Per-execution budgets

Each swarm execution has a MaxBudgetCents cap. The tool dispatcher tracks cumulative token usage. If budget is exhausted mid-swarm, the synthesiser receives a "budget exhausted" signal and must decide with available information.

LiteLLM spend tracking

LiteLLM's Postgres database records every call: - model, provider, tokens (in/out/cached), cost - API key used, request tags (review_id, workflow_id) - full request/response payloads (optional; toggle per model)

Exposed via admin API: - GET /spend/logs — per-call log - GET /spend/tags — spend by tag - GET /budget/info — current budget consumption

Langfuse integration (optional)

LiteLLM supports Langfuse as a callback: - Trace visualisation (full tool-loop chains) - Cost dashboards by model, user, feature - Prompt versioning and A/B testing - Evaluation pipelines (concordance scoring for shadow mode)
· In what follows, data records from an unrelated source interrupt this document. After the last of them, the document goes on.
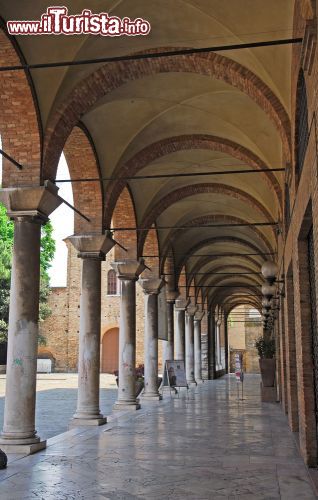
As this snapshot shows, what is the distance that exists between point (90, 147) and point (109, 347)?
83.2ft

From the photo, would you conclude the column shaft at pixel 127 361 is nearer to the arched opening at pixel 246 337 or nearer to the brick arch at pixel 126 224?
the brick arch at pixel 126 224

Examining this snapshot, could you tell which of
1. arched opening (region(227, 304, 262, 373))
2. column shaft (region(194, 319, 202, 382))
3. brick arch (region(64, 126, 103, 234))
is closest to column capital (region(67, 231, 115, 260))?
brick arch (region(64, 126, 103, 234))

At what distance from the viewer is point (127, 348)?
1395 centimetres

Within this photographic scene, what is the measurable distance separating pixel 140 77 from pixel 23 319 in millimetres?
4603

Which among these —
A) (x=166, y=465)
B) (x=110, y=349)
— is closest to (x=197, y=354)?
Result: (x=110, y=349)

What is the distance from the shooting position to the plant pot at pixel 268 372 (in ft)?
54.6

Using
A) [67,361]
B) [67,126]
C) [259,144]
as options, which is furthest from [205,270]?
[67,126]

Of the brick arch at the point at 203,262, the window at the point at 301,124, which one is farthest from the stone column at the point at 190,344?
the window at the point at 301,124

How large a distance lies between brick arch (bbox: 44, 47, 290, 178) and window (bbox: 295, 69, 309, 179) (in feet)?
2.26

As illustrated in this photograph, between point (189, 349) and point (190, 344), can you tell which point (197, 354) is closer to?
point (190, 344)

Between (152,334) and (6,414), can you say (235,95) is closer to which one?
(6,414)

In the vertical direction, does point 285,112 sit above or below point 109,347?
above

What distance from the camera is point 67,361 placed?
3547 centimetres

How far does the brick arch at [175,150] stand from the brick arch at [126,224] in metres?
2.17
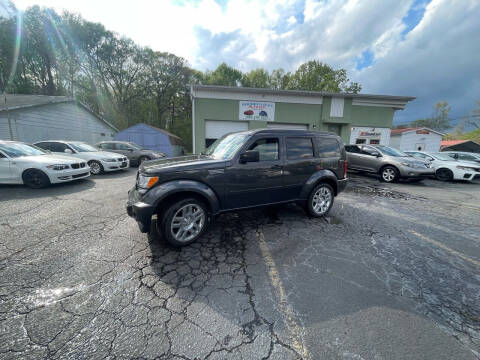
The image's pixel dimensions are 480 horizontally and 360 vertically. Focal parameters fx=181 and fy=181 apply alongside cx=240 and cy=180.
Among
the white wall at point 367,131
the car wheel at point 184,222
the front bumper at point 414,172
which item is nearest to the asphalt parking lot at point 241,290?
the car wheel at point 184,222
Not required for v1; valuable for Phase 3a when concordance measurement becomes load-bearing.

Structured logging

Every LLM call logged with business context:

{
  "event": "llm_call",
  "agent": "margin-analyst",
  "workflow_id": "bespoke-review-abc123",
  "review_id": "rev_01JXYZ",
  "model": "claude-sonnet",
  "input_tokens": 3200,
  "output_tokens": 450,
  "cache_read_tokens": 1800,
  "tool_calls": ["simulate_allocation"],
  "latency_ms": 2340,
  "cost_cents": 4.2,
  "stop_reason": "end_turn"
}

Emitted from the tool dispatcher, not the HTTP client — captures which agent and which review alongside the technical metrics.

API key management

  • ANTHROPIC_API_KEY — stored in secrets manager (Vault / Azure Key Vault). Never in compose env files for production.
  • LiteLLM master key — rotated independently; scoped to internal traffic only.
  • Per-service virtual keys (LiteLLM feature) — each service gets its own key with its own budget. BFF cannot exhaust rev-sci's budget.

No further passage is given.